Imagine my surprise at her entrance to my humble place of business. Imagine the joy I felt at upon realizing that hers was no paltry natural beauty, no improbable exception of age and physique, but a shrine to the triumph of science! Her hair golden long past its natural ability; her skin suntanned and smoothed in no way even nature could devise; her figure girlish years—decades—beyond any deservance on her own part to be called so: I marveled at these, even blessed myself that I should live in an age, in a nation, where such miracles transpire.

That the first words to flit from her lips should ask, “Do you buy old frames?” transported my delight to ecstasy. Here, embodied before me, stood the American Spirit in toto. Not content in her evident riches—not content in her mighty wheels and meticulous bod—she yet felt within her the American yearning to achieve wealth—nay, glory!—to market, to barter, to dicker, yea—to vend!

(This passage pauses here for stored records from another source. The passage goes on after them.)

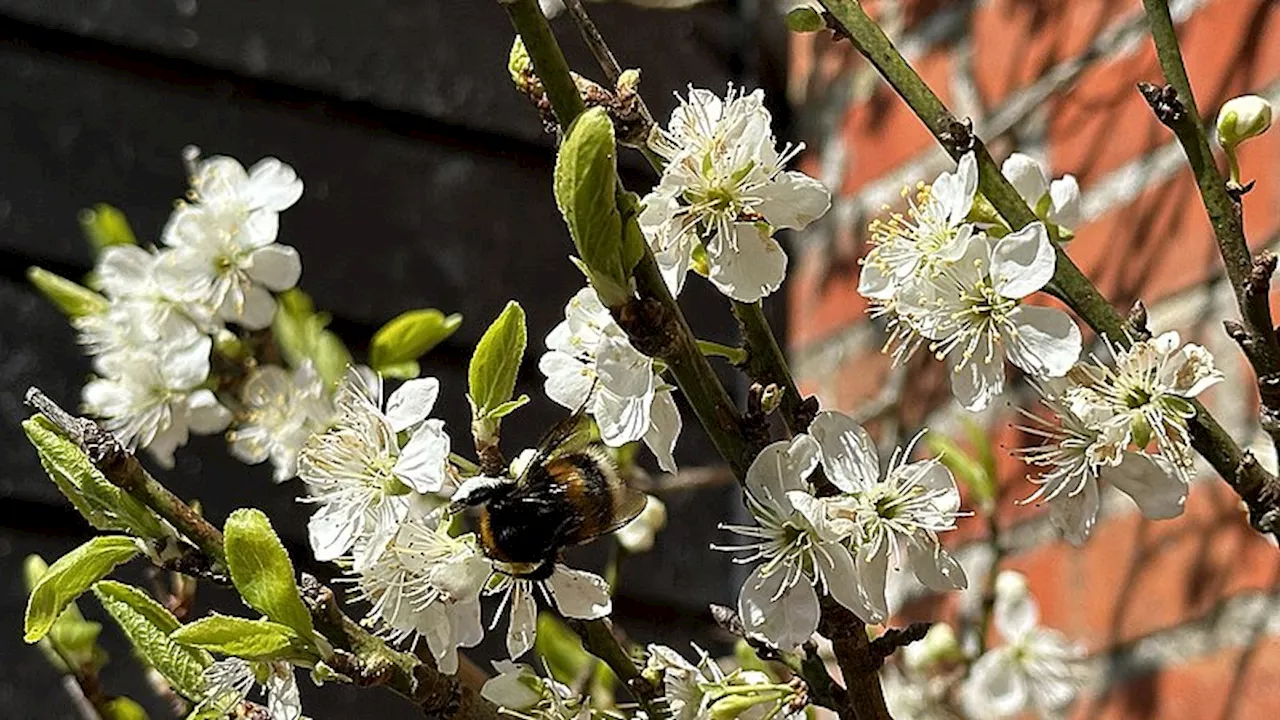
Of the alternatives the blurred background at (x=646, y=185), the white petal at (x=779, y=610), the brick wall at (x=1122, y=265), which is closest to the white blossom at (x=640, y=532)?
the blurred background at (x=646, y=185)

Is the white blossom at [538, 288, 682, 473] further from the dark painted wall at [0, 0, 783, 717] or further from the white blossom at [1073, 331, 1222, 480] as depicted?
the dark painted wall at [0, 0, 783, 717]

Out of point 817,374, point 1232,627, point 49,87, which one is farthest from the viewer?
point 817,374

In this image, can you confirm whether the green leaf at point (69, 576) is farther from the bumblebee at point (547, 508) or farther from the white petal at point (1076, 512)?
the white petal at point (1076, 512)

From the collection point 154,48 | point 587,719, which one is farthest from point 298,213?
point 587,719

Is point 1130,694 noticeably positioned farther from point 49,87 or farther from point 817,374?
point 49,87

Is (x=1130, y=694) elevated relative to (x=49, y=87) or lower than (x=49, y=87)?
lower

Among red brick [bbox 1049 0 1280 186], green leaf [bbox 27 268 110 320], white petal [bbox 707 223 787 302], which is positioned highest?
red brick [bbox 1049 0 1280 186]

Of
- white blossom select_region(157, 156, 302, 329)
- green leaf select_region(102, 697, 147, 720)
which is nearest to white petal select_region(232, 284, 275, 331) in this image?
white blossom select_region(157, 156, 302, 329)

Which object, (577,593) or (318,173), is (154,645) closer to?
(577,593)

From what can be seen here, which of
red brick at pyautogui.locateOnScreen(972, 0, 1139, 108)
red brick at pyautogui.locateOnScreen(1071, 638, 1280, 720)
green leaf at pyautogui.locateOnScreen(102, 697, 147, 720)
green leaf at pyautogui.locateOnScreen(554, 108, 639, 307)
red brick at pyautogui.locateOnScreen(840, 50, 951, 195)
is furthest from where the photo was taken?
red brick at pyautogui.locateOnScreen(840, 50, 951, 195)
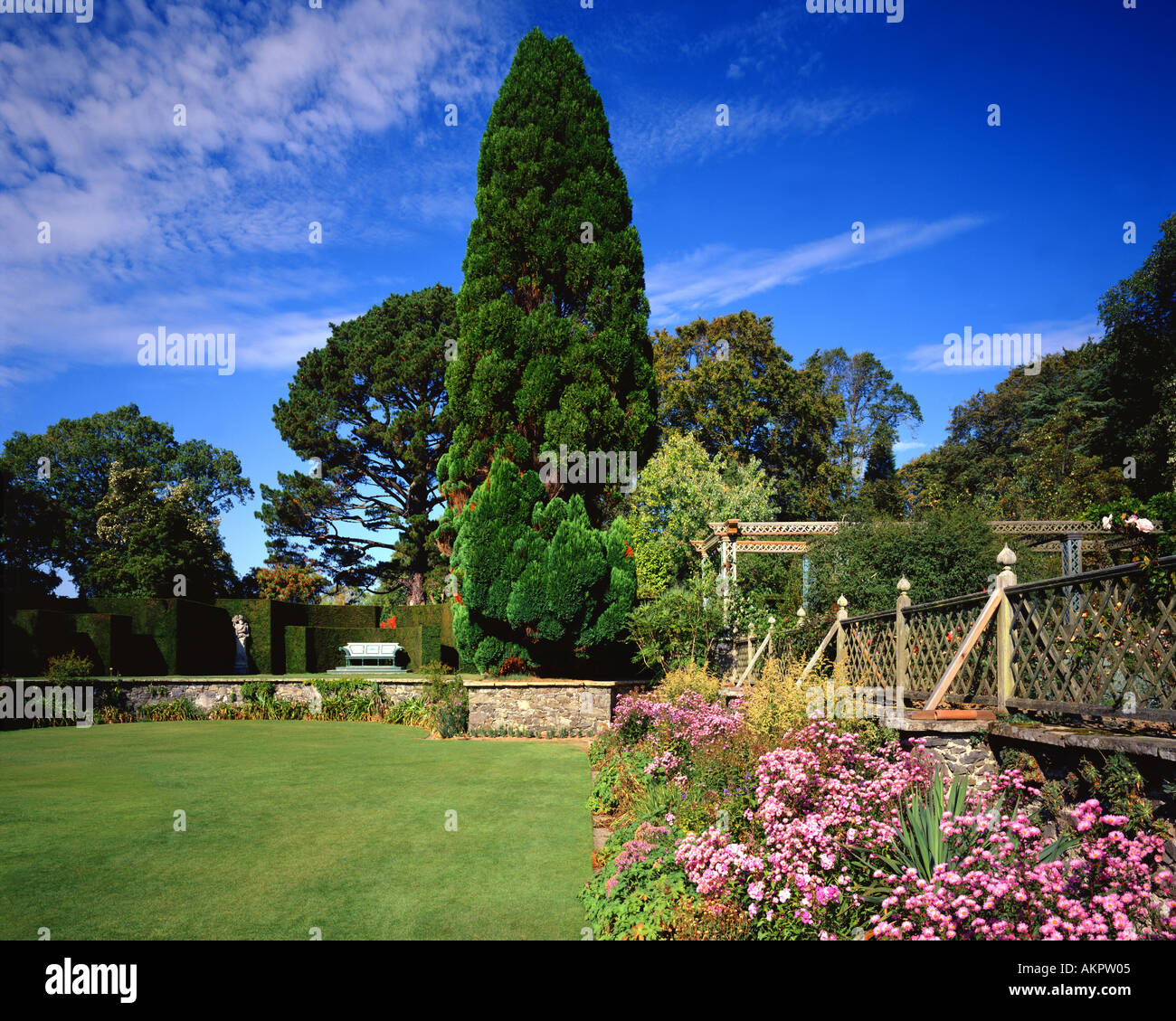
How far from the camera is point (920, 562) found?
15000 millimetres

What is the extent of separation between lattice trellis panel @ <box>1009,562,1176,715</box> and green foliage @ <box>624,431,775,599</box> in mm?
18776

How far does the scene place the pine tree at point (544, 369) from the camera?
561 inches

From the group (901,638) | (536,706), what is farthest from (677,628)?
(901,638)

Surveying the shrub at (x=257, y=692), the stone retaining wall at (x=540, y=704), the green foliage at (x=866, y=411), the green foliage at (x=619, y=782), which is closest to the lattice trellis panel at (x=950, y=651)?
the green foliage at (x=619, y=782)

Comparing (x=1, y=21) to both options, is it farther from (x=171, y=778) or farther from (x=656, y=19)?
(x=171, y=778)

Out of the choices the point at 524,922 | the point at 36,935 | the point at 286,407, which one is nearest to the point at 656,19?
the point at 524,922

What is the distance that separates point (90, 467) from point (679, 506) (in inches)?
1451

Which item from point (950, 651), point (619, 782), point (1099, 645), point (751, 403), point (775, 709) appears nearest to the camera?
point (1099, 645)

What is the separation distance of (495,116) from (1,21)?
8954mm

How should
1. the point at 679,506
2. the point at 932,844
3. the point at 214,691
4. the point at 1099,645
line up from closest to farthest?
1. the point at 932,844
2. the point at 1099,645
3. the point at 214,691
4. the point at 679,506

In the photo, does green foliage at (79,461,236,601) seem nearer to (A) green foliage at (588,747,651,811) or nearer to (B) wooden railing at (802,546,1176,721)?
(A) green foliage at (588,747,651,811)

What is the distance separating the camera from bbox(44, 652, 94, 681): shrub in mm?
15969

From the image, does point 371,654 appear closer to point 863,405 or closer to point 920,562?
point 920,562

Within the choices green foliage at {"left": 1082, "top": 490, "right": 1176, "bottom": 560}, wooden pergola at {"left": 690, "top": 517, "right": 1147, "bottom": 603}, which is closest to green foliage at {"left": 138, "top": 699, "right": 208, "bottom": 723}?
wooden pergola at {"left": 690, "top": 517, "right": 1147, "bottom": 603}
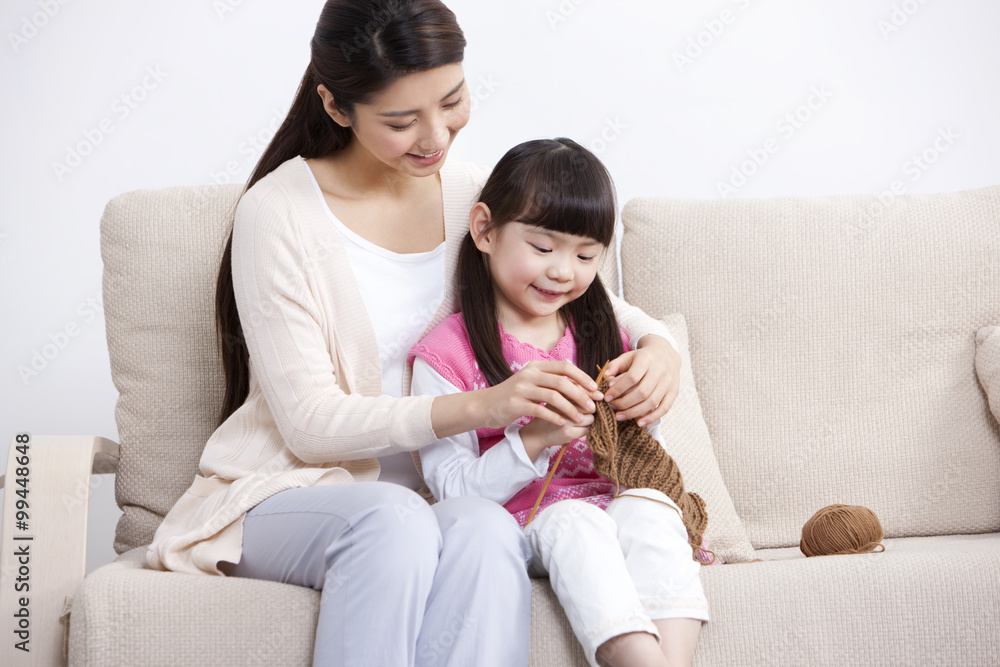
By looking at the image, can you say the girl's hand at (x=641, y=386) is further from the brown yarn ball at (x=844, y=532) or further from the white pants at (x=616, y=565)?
the brown yarn ball at (x=844, y=532)

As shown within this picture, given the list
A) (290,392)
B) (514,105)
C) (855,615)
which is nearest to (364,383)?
(290,392)

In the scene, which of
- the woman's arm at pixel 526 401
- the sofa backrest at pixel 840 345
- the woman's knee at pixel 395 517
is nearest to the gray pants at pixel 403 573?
the woman's knee at pixel 395 517

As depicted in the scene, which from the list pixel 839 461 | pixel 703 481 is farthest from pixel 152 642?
pixel 839 461

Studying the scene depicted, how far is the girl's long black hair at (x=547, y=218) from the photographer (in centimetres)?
128

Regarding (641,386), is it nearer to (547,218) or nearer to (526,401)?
(526,401)

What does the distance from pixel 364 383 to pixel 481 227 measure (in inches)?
12.0

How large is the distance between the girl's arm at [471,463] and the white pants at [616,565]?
0.21ft

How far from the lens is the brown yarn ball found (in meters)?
A: 1.33

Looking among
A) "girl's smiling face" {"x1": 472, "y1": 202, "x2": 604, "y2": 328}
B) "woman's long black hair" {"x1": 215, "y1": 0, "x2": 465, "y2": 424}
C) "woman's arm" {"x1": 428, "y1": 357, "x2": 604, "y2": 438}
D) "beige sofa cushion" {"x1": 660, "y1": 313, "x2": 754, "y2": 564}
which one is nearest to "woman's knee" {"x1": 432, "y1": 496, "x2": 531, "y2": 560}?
"woman's arm" {"x1": 428, "y1": 357, "x2": 604, "y2": 438}

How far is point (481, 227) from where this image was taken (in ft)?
4.50

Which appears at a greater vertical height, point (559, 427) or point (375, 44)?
point (375, 44)

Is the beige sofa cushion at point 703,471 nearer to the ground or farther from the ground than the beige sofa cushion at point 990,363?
nearer to the ground

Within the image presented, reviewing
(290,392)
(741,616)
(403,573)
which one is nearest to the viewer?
(403,573)

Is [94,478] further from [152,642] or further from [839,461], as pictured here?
[839,461]
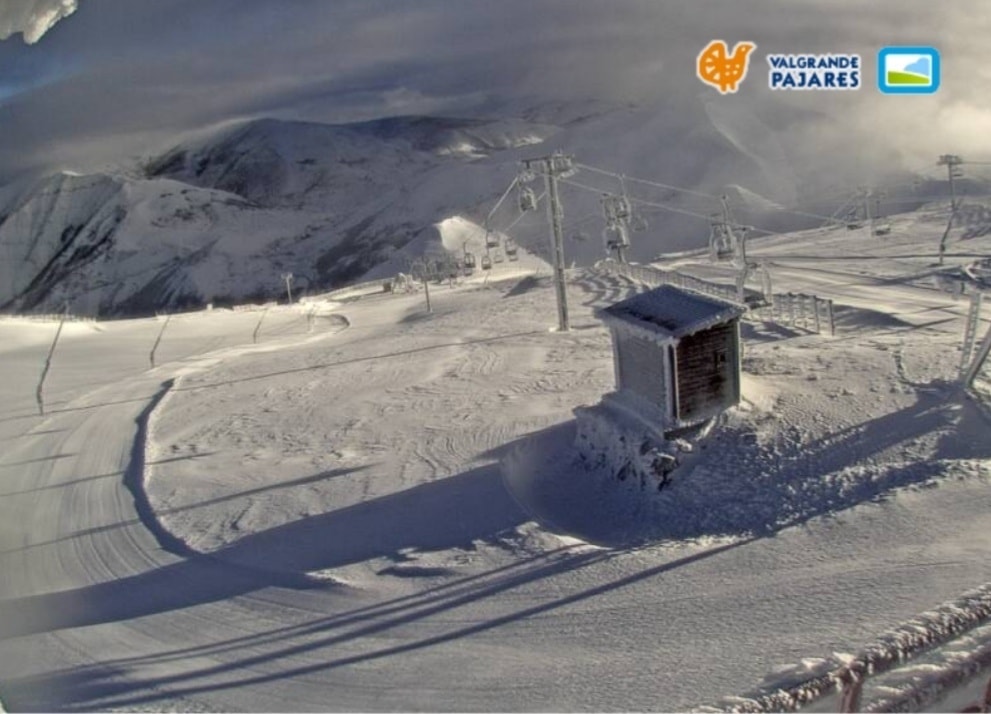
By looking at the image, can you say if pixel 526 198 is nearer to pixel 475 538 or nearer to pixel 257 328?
pixel 257 328

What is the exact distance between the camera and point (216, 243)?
118438mm

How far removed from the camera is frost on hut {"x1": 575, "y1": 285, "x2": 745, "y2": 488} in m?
10.5

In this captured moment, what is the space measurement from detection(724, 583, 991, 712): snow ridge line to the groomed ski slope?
3.67 feet

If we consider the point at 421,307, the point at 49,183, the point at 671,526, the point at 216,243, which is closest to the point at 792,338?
the point at 671,526

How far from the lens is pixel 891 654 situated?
4262 mm

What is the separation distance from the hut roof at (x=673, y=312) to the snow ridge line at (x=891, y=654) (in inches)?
227

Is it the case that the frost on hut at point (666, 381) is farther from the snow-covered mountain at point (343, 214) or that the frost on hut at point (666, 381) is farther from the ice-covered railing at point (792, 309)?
the snow-covered mountain at point (343, 214)

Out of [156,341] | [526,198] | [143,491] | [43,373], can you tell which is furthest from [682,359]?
[156,341]

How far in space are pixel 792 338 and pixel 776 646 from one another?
470 inches

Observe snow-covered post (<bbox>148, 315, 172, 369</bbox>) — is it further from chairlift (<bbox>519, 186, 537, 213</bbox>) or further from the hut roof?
the hut roof

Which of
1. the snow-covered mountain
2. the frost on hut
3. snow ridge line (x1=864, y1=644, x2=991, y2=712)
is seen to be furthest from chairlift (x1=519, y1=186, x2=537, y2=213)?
the snow-covered mountain

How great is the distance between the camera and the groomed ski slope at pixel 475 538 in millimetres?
6344

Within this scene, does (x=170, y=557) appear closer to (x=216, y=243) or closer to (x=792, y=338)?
(x=792, y=338)

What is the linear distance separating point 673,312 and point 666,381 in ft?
3.10
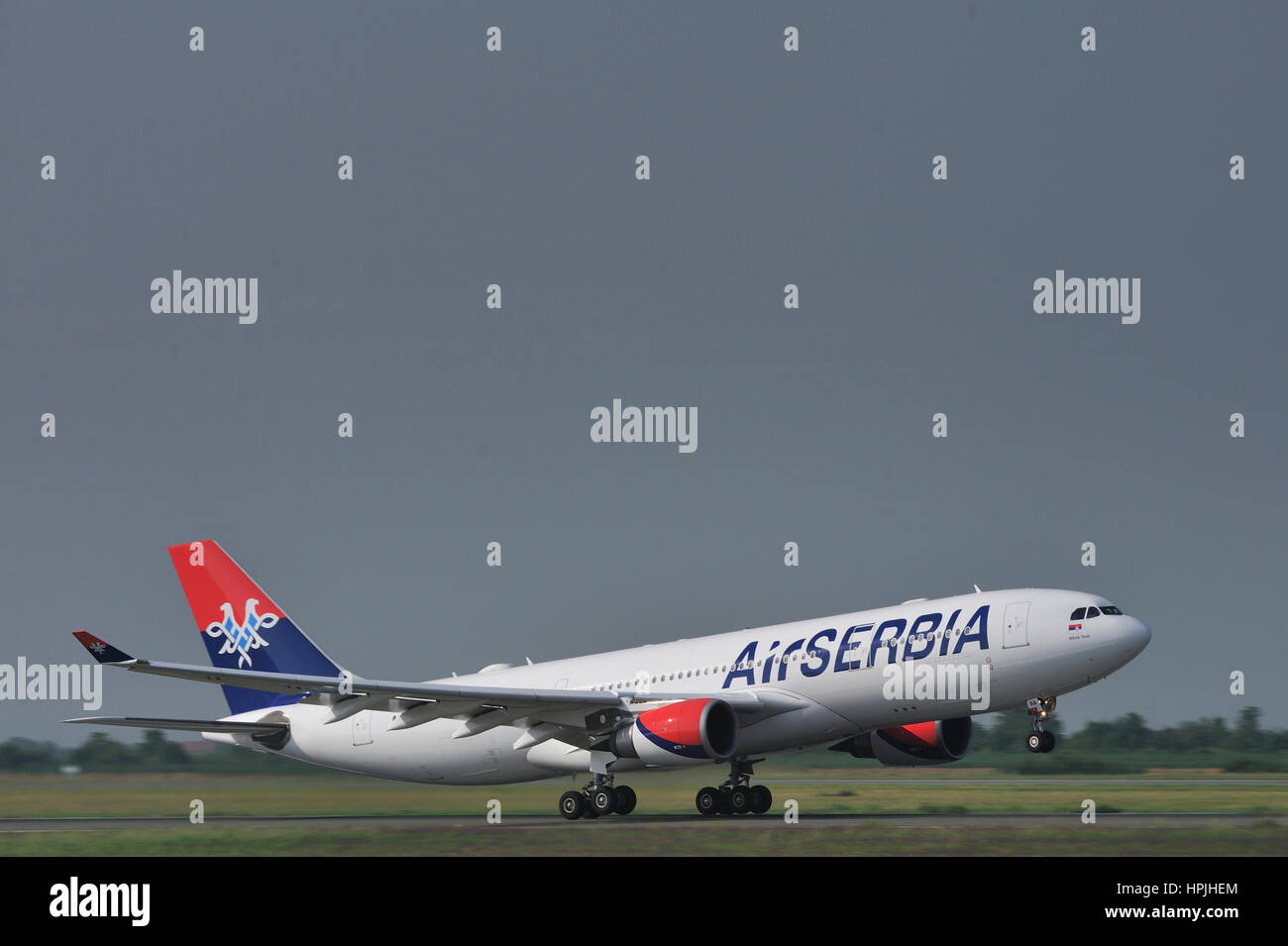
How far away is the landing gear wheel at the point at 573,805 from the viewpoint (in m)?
31.3

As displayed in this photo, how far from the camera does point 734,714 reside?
99.9 feet

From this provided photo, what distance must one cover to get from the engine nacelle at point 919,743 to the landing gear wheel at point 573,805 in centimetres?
657

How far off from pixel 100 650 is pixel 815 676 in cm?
1433

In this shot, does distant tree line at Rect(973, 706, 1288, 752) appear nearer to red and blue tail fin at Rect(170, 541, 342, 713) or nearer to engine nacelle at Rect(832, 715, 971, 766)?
engine nacelle at Rect(832, 715, 971, 766)

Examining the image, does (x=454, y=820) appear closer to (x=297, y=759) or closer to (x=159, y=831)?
(x=159, y=831)

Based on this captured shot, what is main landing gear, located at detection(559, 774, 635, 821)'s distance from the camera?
31266 millimetres

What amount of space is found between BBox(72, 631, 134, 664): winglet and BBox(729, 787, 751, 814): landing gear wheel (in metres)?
14.0

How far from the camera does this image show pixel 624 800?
103 feet

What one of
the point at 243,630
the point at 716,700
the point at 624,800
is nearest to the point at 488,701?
the point at 624,800

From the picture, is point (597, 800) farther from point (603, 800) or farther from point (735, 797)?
point (735, 797)

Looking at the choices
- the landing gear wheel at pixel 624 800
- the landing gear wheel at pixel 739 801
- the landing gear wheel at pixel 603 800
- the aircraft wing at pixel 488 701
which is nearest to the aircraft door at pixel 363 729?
the aircraft wing at pixel 488 701

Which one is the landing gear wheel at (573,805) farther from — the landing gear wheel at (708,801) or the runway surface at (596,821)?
the landing gear wheel at (708,801)

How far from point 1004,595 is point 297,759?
17.3 meters

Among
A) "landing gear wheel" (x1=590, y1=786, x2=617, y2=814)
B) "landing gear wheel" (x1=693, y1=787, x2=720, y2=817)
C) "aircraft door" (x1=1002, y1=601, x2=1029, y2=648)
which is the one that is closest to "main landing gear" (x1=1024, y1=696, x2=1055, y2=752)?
"aircraft door" (x1=1002, y1=601, x2=1029, y2=648)
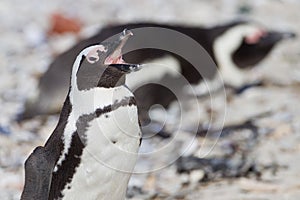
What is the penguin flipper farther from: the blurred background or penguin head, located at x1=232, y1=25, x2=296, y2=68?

“My family used to own an antique shop,” quoth she—but how she spoke! With a disinterested nasality that murmured a frustration with the present, suserrated a desire to run free, to seek the future, whatever be its forms. So overcome was I, nary a word could I speak, not even in the interest of the frames, for verily they seemed hideous.

My eye watched her with patriotic zeal
As she walked out and climbed behind the wheel;
And I looked on from stodgy world of art
As she and Hummer boldy did depart!

heard in the art world

This just in:

Q: What do Cher and the coast of Maine have in common?

A: They're not fucking sonny any more.